PASSAGE SHOWN:
It’s the final day of the Steam Autumn Sale so if you’re looking for cheap gaming this may be your last chance till the Christmas sale next month. There’s plenty to pick from today, such as the beautiful Sword & Sworcery, the brain tickling Crusader Kings 2, to RSI-inducing Counter-Strike Global Offensive.

Have a read of our rundown.

The mainstream games

Crusader Kings 2 Collection -75%
UK Price: £11.24
US: $12.49

Paul: I think this is Paradox Development Studios’ best game. It’s still very much an acquired taste for a certain kind of strategy gamer and, much like the similar Hearts of Iron and Europa Universalis series, it remains a big, slow and often very complex thing to wrestle with, but it’s also the studio’s most accessible game yet. While Europa Universalis is about economies and Hearts of Iron is about baffling chains of command, Crusader Kings 2 is about personalities and people, and is much easier to relate to. That said, you’ll still tie yourself up in knots trying to work out who’s in line to inherit what, but that’s the fundamental flaw of the feudal system. Futile system, more like.

RECORDED INFORMATION:
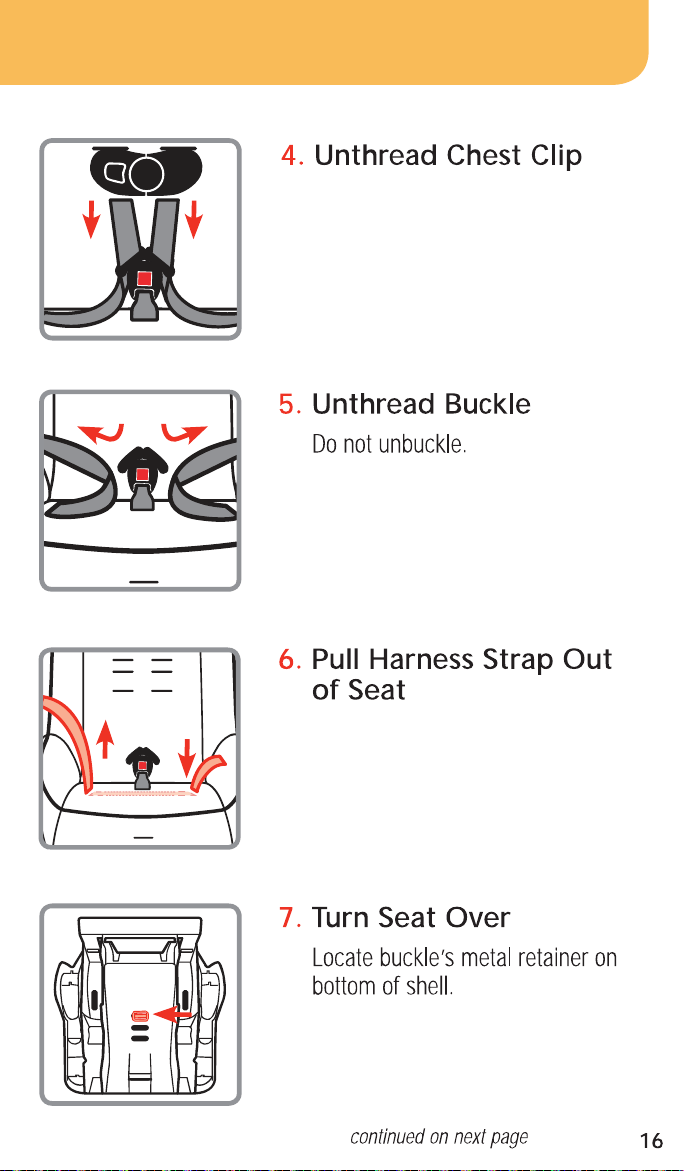 4. Unthread Chest Clip

5. Unthread Buckle

Do not unbuckle.

6. Pull Harness Strap Out of Seat

7. Turn Seat Over

Locate buckle's metal retainer on bottom of shell.

continued on next page

16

REQUIRED ACTION 1:
In the Steam sale rundown above, what is the US price of the Crusader Kings 2 Collection?
REQUIRED ACTION 2:
Rewrite the paragraph in the Steam sale rundown that begins "Paul: I think this is" as a short bulleted list, keeping its main facts.
REQUIRED ACTION 3:
Extend the Steam sale rundown above, picking up right after its last sentence.

RESPONSE AREA 1:
$12.49

RESPONSE AREA 2:
- Paul thinks Crusader Kings 2 is Paradox Development Studios' best game.
- It is still an acquired taste for a certain kind of strategy gamer and, like Hearts of Iron and Europa Universalis, is big, slow and often very complex.
- It is also the studio's most accessible game yet.
- Europa Universalis is about economies and Hearts of Iron about baffling chains of command, but Crusader Kings 2 is about personalities and people, so it is easier to relate to.
- Working out who is in line to inherit what can still tie you in knots, which Paul calls the fundamental flaw of the feudal system.

RESPONSE AREA 3:
Tropico 4 -80%
UK Price: £4.99
US: $5.99

Rob: I actually quite like Tropico 4, even though I’m not sure it challenges players consistently enough. Back when I reviewed it for RPS, I became a little frustrated at how much being a tinpot dictator in a banana republic is a lot like being a talented and conscientious mayor in just about any other city manager. I still wish Tropico 4 were a little more Bananas and a little less West Wing.

Still, it’s a good city builder that rewards the senses. Tropic 4 is a beautiful game and you will create beautiful settlements full of expansive white beaches lined with cabanas and hotels, and even your slums will be teeming with life amidst the palm groves. The salsa score gives Tropico 4 a loose, breezy feel that nicely complements its fairly forgiving approach.

Grand Theft Auto 4 -75%
UK Price: £6.24
US: $7.49

Paul: I’ve always felt the GTA games became too repetitive too quickly, not just within themselves, but as the series developed. Another escort mission? Another trip from point A to point B? Another “find and kill the red dots” job? If you’ve played GTA 3, Vice City or San Andreas, you’ve already experienced quite a lot of what GTA 4 has to offer and all this sequel really adds is an extra layer of gloss. That said, PC gamers get to enjoy some of the sillier mods out there, which makes the PC the platform to own this game on.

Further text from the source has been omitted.